Exercise objective: Give back every entry in full, exactly as it reads.

START Material provided

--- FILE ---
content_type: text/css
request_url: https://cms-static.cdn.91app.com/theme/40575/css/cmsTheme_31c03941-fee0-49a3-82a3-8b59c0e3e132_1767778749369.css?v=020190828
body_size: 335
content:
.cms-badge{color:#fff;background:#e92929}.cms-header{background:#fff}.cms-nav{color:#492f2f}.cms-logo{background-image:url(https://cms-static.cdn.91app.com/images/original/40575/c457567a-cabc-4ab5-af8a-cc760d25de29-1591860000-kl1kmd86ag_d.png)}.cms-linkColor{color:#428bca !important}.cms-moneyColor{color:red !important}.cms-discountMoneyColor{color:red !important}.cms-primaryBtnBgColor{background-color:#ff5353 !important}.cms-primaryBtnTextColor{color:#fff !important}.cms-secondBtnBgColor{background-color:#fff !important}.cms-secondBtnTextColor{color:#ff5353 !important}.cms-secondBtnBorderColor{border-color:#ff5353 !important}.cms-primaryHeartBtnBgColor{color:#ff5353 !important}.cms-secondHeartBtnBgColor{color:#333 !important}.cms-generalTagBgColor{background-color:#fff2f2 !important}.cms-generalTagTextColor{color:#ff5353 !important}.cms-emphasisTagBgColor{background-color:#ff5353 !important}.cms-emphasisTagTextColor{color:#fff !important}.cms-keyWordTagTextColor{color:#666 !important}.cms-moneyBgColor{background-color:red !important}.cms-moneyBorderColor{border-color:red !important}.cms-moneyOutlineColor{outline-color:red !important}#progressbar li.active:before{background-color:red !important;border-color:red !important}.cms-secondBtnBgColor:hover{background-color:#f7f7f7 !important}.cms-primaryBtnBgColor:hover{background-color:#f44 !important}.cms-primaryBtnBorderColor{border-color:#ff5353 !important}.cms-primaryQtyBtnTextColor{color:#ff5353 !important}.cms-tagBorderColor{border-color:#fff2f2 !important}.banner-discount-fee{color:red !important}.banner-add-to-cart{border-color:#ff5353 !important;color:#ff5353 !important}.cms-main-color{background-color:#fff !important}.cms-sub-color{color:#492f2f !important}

END Material provided

Response:
--- FILE ---
content_type: text/css
request_url: https://cms-static.cdn.91app.com/theme/40575/css/cmsTheme_31c03941-fee0-49a3-82a3-8b59c0e3e132_1767778749369.css?v=020190828
body_size: 335
content:
.cms-badge{color:#fff;background:#e92929}.cms-header{background:#fff}.cms-nav{color:#492f2f}.cms-logo{background-image:url(https://cms-static.cdn.91app.com/images/original/40575/c457567a-cabc-4ab5-af8a-cc760d25de29-1591860000-kl1kmd86ag_d.png)}.cms-linkColor{color:#428bca !important}.cms-moneyColor{color:red !important}.cms-discountMoneyColor{color:red !important}.cms-primaryBtnBgColor{background-color:#ff5353 !important}.cms-primaryBtnTextColor{color:#fff !important}.cms-secondBtnBgColor{background-color:#fff !important}.cms-secondBtnTextColor{color:#ff5353 !important}.cms-secondBtnBorderColor{border-color:#ff5353 !important}.cms-primaryHeartBtnBgColor{color:#ff5353 !important}.cms-secondHeartBtnBgColor{color:#333 !important}.cms-generalTagBgColor{background-color:#fff2f2 !important}.cms-generalTagTextColor{color:#ff5353 !important}.cms-emphasisTagBgColor{background-color:#ff5353 !important}.cms-emphasisTagTextColor{color:#fff !important}.cms-keyWordTagTextColor{color:#666 !important}.cms-moneyBgColor{background-color:red !important}.cms-moneyBorderColor{border-color:red !important}.cms-moneyOutlineColor{outline-color:red !important}#progressbar li.active:before{background-color:red !important;border-color:red !important}.cms-secondBtnBgColor:hover{background-color:#f7f7f7 !important}.cms-primaryBtnBgColor:hover{background-color:#f44 !important}.cms-primaryBtnBorderColor{border-color:#ff5353 !important}.cms-primaryQtyBtnTextColor{color:#ff5353 !important}.cms-tagBorderColor{border-color:#fff2f2 !important}.banner-discount-fee{color:red !important}.banner-add-to-cart{border-color:#ff5353 !important;color:#ff5353 !important}.cms-main-color{background-color:#fff !important}.cms-sub-color{color:#492f2f !important}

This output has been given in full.